I asked this question few days ago.
I wanted to get the stack allocation size (after the function creation). The answer suggests to do:
if((INS_Opcode(ins) == XED_ICLASS_ADD || INS_Opcode(ins) == XED_ICLASS_SUB) && REG(INS_OperandReg(ins, 0)) == REG_STACK_PTR && INS_OperandIsImmediate(ins, 1)
Which in theory is correct and does make sense. But, it doesn't work in practice (correct me if I'm wrong here). It works perfectly fine if I remove REG(INS_OperandReg(ins, 0)) == REG_STACK_PTR
check. Why? Because pin doesn't detect the REG_STACK_PTR
register when REG(INS_OperandReg(ins, 0))

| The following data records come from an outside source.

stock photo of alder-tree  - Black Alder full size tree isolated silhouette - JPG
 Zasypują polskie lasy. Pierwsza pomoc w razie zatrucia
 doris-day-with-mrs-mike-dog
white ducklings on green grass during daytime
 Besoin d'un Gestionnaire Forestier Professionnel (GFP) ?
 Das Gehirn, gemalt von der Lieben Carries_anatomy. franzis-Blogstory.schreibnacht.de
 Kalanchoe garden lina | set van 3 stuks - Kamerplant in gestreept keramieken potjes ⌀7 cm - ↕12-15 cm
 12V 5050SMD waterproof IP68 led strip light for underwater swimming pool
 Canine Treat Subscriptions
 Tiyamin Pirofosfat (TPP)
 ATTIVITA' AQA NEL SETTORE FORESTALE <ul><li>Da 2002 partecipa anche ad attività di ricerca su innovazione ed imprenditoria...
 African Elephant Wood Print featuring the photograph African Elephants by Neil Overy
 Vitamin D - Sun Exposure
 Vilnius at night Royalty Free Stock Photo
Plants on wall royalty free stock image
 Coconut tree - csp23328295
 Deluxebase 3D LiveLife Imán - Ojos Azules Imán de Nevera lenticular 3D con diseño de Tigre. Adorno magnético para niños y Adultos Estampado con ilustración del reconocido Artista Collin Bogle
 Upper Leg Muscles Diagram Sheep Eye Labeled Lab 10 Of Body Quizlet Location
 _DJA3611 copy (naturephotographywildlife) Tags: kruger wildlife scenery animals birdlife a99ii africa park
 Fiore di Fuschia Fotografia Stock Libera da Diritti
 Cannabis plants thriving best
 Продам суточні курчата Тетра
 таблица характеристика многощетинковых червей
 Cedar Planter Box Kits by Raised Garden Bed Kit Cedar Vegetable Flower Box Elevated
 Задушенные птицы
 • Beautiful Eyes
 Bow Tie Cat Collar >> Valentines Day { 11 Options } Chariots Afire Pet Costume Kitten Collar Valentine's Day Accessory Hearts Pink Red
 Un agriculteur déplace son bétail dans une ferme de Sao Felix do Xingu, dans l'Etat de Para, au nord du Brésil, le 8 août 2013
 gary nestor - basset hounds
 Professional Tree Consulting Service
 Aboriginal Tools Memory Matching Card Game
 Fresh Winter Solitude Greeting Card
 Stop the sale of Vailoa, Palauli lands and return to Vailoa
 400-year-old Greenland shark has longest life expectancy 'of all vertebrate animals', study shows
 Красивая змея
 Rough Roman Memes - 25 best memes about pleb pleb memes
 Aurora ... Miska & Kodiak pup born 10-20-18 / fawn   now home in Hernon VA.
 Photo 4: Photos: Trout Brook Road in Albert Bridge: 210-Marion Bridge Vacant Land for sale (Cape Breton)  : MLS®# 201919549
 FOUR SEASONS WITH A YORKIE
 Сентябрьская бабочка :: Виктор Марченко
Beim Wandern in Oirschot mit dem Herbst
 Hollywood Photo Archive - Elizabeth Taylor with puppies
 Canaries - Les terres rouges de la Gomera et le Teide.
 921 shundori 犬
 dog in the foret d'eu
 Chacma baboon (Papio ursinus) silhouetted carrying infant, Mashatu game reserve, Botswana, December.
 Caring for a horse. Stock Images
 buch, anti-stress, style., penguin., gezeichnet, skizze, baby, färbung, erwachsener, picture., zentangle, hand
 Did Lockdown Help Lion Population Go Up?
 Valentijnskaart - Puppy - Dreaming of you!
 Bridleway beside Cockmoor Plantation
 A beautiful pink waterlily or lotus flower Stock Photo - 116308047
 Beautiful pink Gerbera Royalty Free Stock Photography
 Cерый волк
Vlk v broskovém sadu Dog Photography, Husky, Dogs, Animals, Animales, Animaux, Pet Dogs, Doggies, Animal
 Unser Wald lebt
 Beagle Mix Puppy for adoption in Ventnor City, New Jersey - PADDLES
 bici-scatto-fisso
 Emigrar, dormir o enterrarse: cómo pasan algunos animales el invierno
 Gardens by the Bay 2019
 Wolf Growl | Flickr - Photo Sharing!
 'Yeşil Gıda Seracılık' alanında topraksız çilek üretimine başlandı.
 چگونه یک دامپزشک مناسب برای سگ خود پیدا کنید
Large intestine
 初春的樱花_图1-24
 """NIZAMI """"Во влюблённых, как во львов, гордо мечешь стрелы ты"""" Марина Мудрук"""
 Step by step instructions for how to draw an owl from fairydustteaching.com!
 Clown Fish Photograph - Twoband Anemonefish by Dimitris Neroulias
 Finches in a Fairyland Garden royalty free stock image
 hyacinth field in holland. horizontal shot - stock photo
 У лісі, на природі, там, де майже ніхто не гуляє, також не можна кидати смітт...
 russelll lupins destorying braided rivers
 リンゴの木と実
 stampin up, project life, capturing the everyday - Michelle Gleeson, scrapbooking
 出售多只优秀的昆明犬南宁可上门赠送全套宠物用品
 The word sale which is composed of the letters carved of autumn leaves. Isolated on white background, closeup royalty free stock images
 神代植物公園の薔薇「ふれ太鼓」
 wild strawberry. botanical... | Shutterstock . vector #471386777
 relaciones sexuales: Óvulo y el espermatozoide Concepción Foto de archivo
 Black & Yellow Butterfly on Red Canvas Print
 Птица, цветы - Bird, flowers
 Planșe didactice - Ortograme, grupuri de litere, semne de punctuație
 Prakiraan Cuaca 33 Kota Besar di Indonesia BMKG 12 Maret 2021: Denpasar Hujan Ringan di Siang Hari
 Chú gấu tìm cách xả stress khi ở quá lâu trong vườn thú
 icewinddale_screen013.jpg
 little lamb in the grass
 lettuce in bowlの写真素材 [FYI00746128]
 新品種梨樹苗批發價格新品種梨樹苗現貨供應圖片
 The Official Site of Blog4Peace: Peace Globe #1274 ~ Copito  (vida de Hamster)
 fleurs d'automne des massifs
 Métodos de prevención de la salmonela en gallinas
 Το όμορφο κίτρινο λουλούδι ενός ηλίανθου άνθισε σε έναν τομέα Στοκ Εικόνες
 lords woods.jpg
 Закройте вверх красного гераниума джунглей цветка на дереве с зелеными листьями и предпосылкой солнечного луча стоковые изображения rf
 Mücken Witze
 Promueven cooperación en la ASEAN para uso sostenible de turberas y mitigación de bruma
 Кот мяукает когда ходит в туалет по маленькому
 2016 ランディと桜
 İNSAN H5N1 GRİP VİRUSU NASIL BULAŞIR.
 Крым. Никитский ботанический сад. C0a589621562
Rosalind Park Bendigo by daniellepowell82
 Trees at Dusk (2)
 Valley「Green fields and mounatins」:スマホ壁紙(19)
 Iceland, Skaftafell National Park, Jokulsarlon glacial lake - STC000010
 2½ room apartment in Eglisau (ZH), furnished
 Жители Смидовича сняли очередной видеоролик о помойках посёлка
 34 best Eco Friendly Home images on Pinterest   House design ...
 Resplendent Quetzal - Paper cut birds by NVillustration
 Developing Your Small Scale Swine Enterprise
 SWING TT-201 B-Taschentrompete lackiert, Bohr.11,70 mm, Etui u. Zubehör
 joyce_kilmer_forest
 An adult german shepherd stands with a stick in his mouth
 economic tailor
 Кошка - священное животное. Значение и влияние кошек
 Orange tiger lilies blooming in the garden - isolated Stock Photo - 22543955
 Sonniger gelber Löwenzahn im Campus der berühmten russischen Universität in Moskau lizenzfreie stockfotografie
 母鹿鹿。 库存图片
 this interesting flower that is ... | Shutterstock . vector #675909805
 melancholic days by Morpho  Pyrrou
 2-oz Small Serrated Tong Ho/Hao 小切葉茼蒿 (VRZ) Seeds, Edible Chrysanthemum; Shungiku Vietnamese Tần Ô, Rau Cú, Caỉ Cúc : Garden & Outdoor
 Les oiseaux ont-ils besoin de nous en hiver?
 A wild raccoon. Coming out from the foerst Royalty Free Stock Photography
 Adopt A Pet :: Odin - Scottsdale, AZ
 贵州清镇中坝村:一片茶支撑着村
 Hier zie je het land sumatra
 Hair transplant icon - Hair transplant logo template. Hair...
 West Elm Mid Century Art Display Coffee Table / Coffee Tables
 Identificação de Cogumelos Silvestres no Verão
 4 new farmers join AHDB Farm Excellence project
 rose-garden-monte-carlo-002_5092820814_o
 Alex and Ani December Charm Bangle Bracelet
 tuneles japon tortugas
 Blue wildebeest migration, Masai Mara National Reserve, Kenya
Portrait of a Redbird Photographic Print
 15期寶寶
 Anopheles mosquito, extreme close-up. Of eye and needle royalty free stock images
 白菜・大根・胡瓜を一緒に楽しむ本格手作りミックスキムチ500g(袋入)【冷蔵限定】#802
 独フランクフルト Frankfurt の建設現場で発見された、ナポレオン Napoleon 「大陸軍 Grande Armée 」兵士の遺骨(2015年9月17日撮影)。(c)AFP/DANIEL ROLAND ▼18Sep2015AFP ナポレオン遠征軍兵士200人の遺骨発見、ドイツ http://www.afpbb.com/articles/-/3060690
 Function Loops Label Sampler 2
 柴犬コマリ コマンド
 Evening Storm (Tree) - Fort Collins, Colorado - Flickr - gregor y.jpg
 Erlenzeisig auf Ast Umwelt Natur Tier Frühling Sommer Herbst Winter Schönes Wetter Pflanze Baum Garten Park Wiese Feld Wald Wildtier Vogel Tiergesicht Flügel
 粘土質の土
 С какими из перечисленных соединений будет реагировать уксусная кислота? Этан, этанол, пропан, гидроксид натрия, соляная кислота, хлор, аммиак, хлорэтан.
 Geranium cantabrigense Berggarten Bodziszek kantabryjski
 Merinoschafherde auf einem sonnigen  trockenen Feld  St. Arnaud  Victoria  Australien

is used to detect it. rather, it detects ah
(which I believe is RAX), when I do check against add rsp, 0xffffffffffffff80
instruction (so, every time it gives: register: ah
), as can be seen in my output below:
in
register: rbp
40051e push rbp
register: *invalid*
value: -128
40051f mov rbp, rsp
register: ah
400522 add rsp, 0xffffffffffffff80
register: *invalid*
400526 mov dword ptr [rbp-0x28], 0x7
register: *invalid*
40052d mov dword ptr [rbp-0x64], 0x9
register: eax
400534 mov eax, 0x0
register: *invalid*
400539 call 0x4004e6
register: rbp
4004e6 push rbp
register: *invalid*
value: 64
4004e7 mov rbp, rsp
register: ah
4004ea sub rsp, 0x40
register: *invalid*
4004ee mov dword ptr [rbp-0xc], 0x4
register: rax
4004f5 lea rax, ptr [rbp-0xc]
register: *invalid*
4004f9 mov qword ptr [rbp-0x8], rax
register: rax
4004fd mov rax, qword ptr [rbp-0x8]
register: eax
400501 mov eax, dword ptr [rax]
register: *invalid*
400503 mov esi, eax
register: edi
400505 mov edi, 0x4005d0
register: eax
40050a mov eax, 0x0
register: rdi
40050f call 0x4003f0
register: rdi
4003f0 jmp qword ptr [rip+0x200c22]
register: *invalid*
4003f6 push 0x0
register: *invalid*
4003fb jmp 0x4003e0
register: *invalid*
4003e0 push qword ptr [rip+0x200c22]
register: rdi
4003e6 jmp qword ptr [rip+0x200c24]
4
register: *invalid*
400514 mov dword ptr [rbp-0x3c], 0x3
40051b nop
register: *invalid*
40051c leave
register: *invalid*
40051d ret
register: eax
40053e mov eax, 0x0
register: *invalid*
400543 leave
out
Well, interestingly it does this for every occurrences of rsp
(i.e. it detects ah
instead of rsp
). Also, it always prints the instruction 400522 add rsp, 0xffffffffffffff80
, including rsp
(So, why it doesn't print ah
here?)
If ah
represents rsp
in some way, then I can always detect ah
using: REG(INS_OperandReg(ins, 0)) == REG_AH
. But, I want to understand what is going on here.
My code:
#include <iostream>
#include <fstream>
#include "pin.H"
#include <unordered_map>
// key to open the main Routine
static uint32_t key = 0;
// Ins object mapping
class Insr
{
private:
// Disassembled instruction
string insDis;
INS ins;
public:
Insr(string insDis, INS ins) { this->insDis = insDis; this->ins = ins;}
string get_insDis() { return insDis;}
INS get_ins() { return ins;}
};
// Stack for the Insr structure
static std::unordered_map<ADDRINT, Insr*> insstack;
// This function is called before every instruction is executed
VOID protect(uint64_t addr)
{
if (addr > 0x700000000000)
return;
if (!key)
return;
// Initialize the diassembled instruction
string insdis = insstack[addr]->get_insDis();
INS ins = insstack[addr]->get_ins();
if (INS_OperandCount(ins) > 0)
{
if (REG(INS_OperandReg(ins, 0)) == REG_AH)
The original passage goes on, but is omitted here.